Não se pode negar o papel que o Movimento Passe Livre cumpriu no desencadeamento dos protestos que se espalharam pelo país. Na cidade de São Paulo, nos últimos aumentos da passagem, desde 2005, o MPL convocou atos que cresceram de tamanho e se tornaram tradicionais. Neste ano, a ousadia em propor atos e sequência, com uma radicalidade incomum, foi determinante para os desdobramentos que nos surpreenderam a todos. Mas não só isso. Também foi decisiva a falta de pretensão do Movimento em se apresentar como dono das lutas e de assumir controle sobre elas. Isso traz importantes reflexões para o conjunto da esquerda, da qual somos parte, e que em sua maioria ficou atônita. Afinal, foi aberta uma conjuntura que deixou evidente a incapacidade da esquerda de dialogar e de apresentar propostas para o conjunto da população. Daí a grita histérica em favor do “trabalho de base”, sobretudo nas periferias. Como se essa palavra tivesse poderes mágicos, e como se estivéssemos todos nós só esperando para ser iluminados por nossos maravilhosos quadros da esquerda, que adoram ouvir o som das próprias vozes. E que simplesmente naturalizam essa divisão entre topo e base…
Diante das massas que tomaram as ruas, as organizações de esquerda iniciaram um festival de atos esvaziados, burocráticos e sem criatividade, levantando pautas confusas, sem objetividade e sem radicalidade, em meio a disputas para ver quem era o dono das lutas. E isso sempre movidos pelo fetiche de sentar à mesa de negociações com os representantes do Estado, e depois se gabar dos seus supostos triunfos.
O MPL só conseguiu fazer uma boa análise de conjuntura e sair do roteiro, como analisaram os companheiros e companheiras do PassaPalavra , porque seus membros não são burocratas, não estão se dedicando a construir candidaturas, não estão subordinados a politiqueiros ou a sindicatos pelegos, não estão batalhando por seus meios de vida, garantindo cargos no governo ou brigando por estrutura, não estão buscando se manter como dirigentes autoproclamados, que tentam centralizar tudo. Além disso, e por causa disso, os militantes do MPL não propuseram lutas para aparecer no facebook, ou para aumentar o número de seus “seguidores” nas tais redes sociais. Eles também não estavam preocupados em conseguir reuniões com os desgraçados dos governantes, para barganhar migalhas e sair na foto. Enfim, o Movimento não reproduziu a lógica que domina boa parte da esquerda como um câncer.
Essa esquerda se dividiu entre o pânico “anti-fascista” e o discurso vazio da “unidade”, que não conseguiu esconder seus interesses mesquinhos em preservar ou ampliar as migalhas que recebem.
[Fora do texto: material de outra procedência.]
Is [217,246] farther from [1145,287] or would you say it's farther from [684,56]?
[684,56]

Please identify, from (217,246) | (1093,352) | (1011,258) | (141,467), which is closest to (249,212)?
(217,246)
Para quem está na luta cotidiana, não resta qualquer dúvida que a direita domina o país e que o conservadorismo tem aumentado de modo gritante, alimentado pelo marketing, pela cultura do medo, pelo consumismo, pelo paternalismo, enfim, por vários dos pilares do projeto petista, que nem reformista consegue ser, que não ousa tocar em qualquer questão estrutural, e cuja forma de gestão do capitalismo só acirra os antagonismos sociais, e serve de combustível para a direita.
E quem está na luta cotidiana sabe que a resposta a tudo isso não pode ser o pânico, mas sim a dedicação e o compromisso na construção das lutas e dos processos organizativos, autônomos e radicais. Não podemos cair na armadilha pseudo-reformista de voltar todas as nossas energias para sustentar um projeto político terrível, de modo a evitar um “mal maior”. Enquanto não conseguirmos construir um projeto revolucionário, estamos fadados a produzir o “mal maior”, e a reduzir nosso horizonte político a ponto de não sobrar nada que preste.
De modo bastante contundente, a luta direta mostrou potenciais e balançou o “consensão” petista, que apesar das convocatórias “às suas bases”colocou na rua só meia dúzia de gatos pingados. Cabe aos lutadores e às lutadoras agir e se posicionar neste contexto, de modo a não permitir que a direita se aproprie das lutas e saia ainda mais fortalecida.